This task calls for copying every line in the data below that contains the word "name".

*** Opening Data provided ***

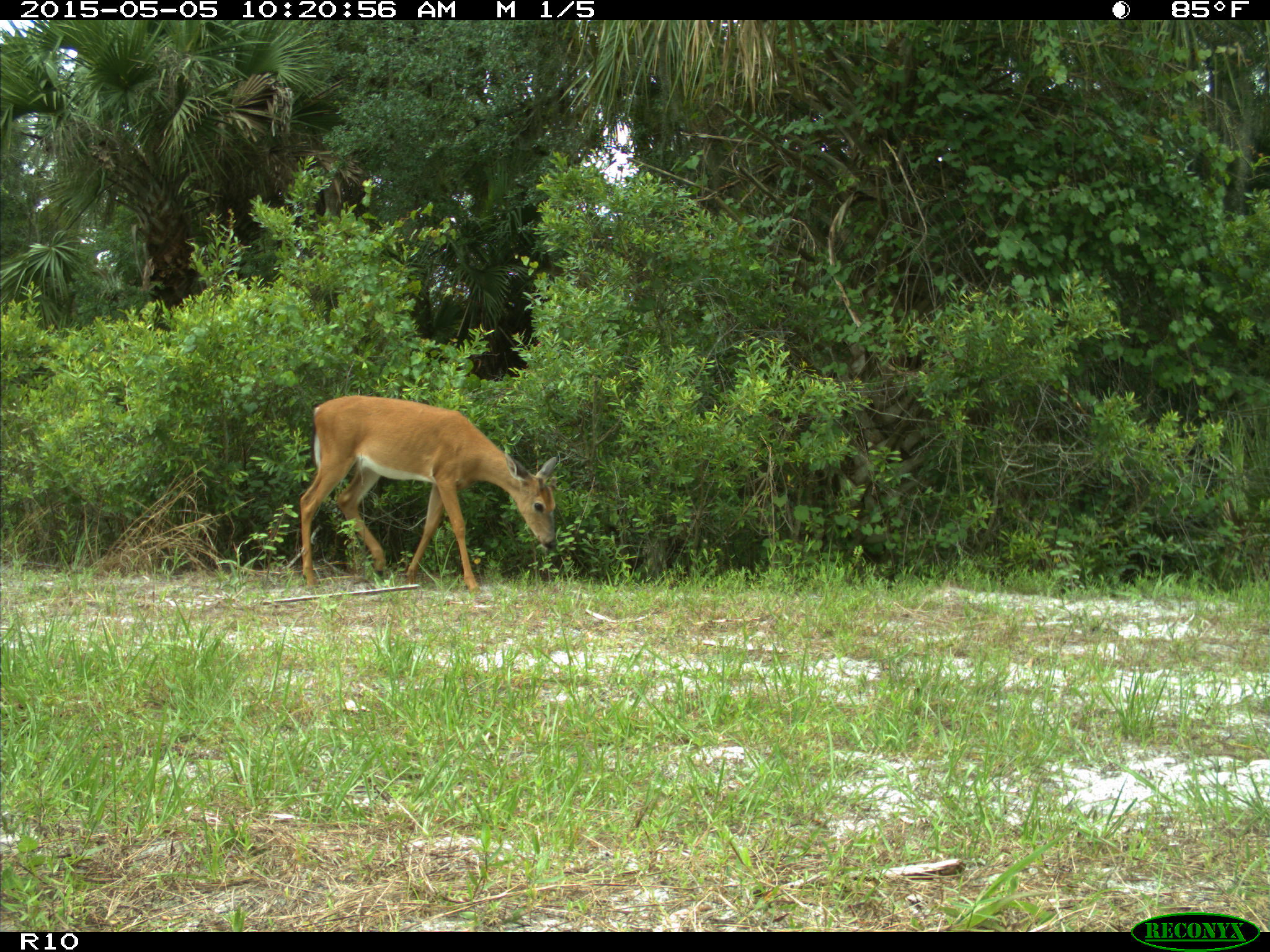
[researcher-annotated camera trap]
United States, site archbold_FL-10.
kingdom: Animalia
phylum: Chordata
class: Mammalia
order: Artiodactyla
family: Cervidae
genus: Odocoileus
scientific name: Odocoileus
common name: deer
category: unidentified deer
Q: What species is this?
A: Unidentified deer (deer) (Odocoileus).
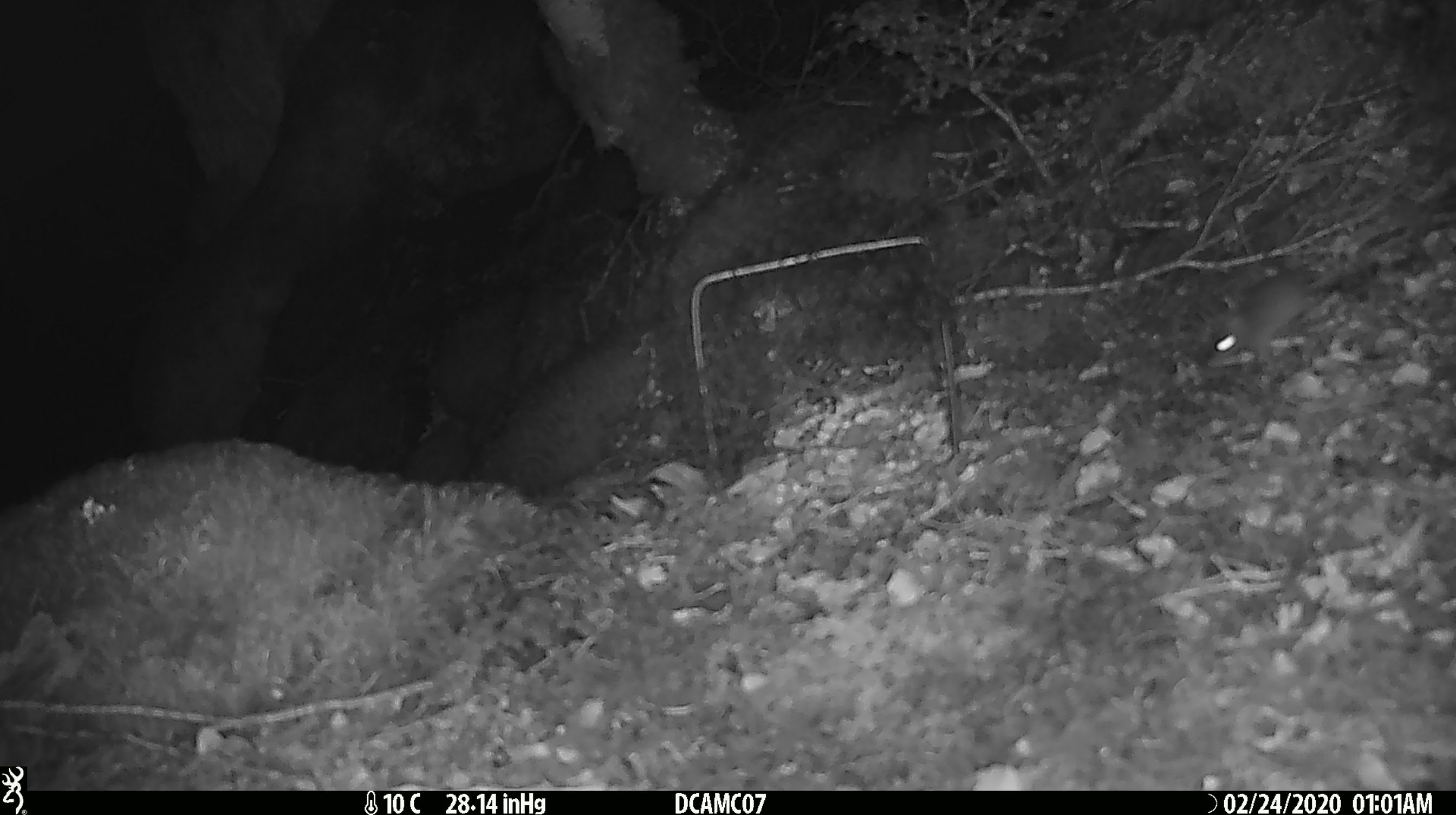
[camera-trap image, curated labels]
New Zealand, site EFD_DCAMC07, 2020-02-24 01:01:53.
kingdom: Animalia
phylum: Chordata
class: Mammalia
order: Rodentia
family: Muridae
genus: Mus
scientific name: Mus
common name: mouse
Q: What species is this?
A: Mouse (Mus).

*** Closing Data provided ***

Output for this task:
scientific name: Odocoileus
common name: deer
scientific name: Mus
common name: mouse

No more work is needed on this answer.